# GIVEN INSTRUCTION
Please find every line in the material below that contains the string "spear" and copy each such line. Treat uppercase and lowercase as different.

------

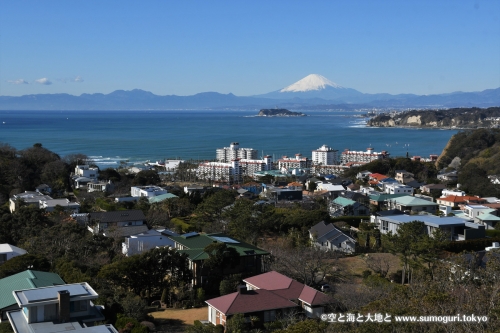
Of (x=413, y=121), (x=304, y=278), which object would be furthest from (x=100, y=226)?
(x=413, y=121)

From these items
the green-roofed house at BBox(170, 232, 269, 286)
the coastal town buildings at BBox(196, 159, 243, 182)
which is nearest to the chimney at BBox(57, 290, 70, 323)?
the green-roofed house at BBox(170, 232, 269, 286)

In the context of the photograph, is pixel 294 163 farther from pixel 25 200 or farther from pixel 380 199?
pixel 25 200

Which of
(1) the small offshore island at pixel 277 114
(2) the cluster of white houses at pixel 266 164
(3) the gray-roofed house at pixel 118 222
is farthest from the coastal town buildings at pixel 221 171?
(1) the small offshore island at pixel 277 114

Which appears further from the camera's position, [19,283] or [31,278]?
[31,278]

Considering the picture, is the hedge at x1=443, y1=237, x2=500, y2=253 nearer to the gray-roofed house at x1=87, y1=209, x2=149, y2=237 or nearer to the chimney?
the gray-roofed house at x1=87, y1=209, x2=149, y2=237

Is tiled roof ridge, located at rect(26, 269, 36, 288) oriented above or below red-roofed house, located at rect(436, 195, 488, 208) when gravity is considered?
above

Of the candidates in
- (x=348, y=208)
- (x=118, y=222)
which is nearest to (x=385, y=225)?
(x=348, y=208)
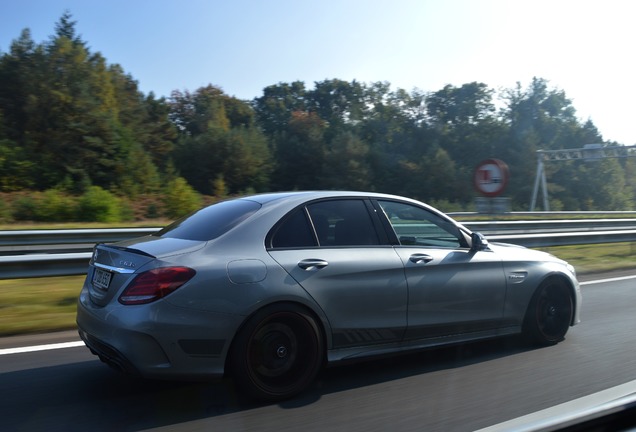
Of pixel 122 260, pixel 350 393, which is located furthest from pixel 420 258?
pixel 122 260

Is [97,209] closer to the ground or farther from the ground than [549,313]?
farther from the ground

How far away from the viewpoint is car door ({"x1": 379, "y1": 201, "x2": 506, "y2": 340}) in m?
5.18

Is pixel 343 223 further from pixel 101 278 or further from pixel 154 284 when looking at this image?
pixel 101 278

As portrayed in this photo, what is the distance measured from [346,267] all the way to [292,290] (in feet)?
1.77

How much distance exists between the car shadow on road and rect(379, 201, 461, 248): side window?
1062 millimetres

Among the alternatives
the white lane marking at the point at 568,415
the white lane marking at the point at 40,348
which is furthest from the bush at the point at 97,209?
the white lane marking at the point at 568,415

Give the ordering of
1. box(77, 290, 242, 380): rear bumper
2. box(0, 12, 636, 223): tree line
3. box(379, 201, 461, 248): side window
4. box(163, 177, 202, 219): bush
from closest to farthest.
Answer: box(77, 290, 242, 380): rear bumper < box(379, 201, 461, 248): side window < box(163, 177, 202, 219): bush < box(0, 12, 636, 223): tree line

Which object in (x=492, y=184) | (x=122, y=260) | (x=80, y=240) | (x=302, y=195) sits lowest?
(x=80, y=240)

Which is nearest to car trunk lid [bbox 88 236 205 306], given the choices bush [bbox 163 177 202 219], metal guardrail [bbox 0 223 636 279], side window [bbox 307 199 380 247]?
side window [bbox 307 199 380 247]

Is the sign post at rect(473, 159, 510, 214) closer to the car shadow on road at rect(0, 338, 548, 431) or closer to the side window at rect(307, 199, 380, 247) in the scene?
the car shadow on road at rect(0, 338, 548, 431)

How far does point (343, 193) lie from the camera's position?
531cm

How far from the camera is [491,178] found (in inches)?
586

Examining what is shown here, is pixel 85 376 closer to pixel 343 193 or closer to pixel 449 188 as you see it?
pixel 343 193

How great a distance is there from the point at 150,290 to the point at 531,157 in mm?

------

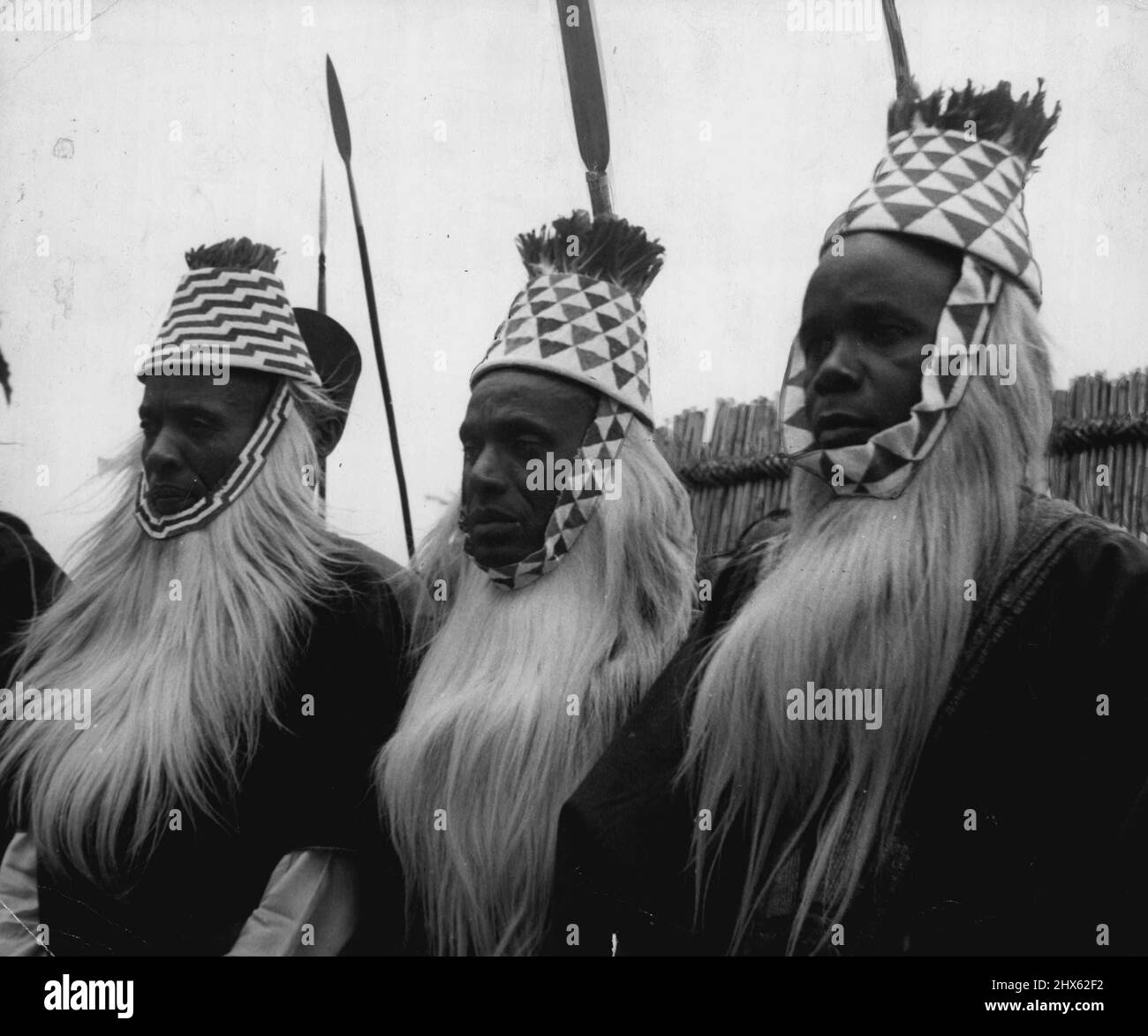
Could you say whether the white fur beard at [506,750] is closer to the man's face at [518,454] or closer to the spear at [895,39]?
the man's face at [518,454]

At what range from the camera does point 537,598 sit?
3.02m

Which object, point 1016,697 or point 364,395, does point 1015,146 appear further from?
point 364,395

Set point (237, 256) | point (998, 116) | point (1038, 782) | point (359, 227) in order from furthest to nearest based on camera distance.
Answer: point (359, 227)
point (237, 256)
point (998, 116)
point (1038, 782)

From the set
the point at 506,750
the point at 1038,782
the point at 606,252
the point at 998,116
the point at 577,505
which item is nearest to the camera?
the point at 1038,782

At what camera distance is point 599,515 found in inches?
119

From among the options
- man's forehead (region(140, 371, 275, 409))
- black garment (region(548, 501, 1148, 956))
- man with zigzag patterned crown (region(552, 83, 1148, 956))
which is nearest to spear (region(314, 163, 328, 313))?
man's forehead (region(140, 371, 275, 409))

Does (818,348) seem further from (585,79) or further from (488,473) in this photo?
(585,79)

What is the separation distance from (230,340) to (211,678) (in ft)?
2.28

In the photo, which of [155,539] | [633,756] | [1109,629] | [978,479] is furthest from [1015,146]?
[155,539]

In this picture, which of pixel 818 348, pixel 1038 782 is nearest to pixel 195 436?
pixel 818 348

------

# RESULT
Could you say whether the white fur beard at [506,750] is closer to the man's face at [518,454] or closer to the spear at [895,39]?
which is nearest to spear (region(314, 163, 328, 313))?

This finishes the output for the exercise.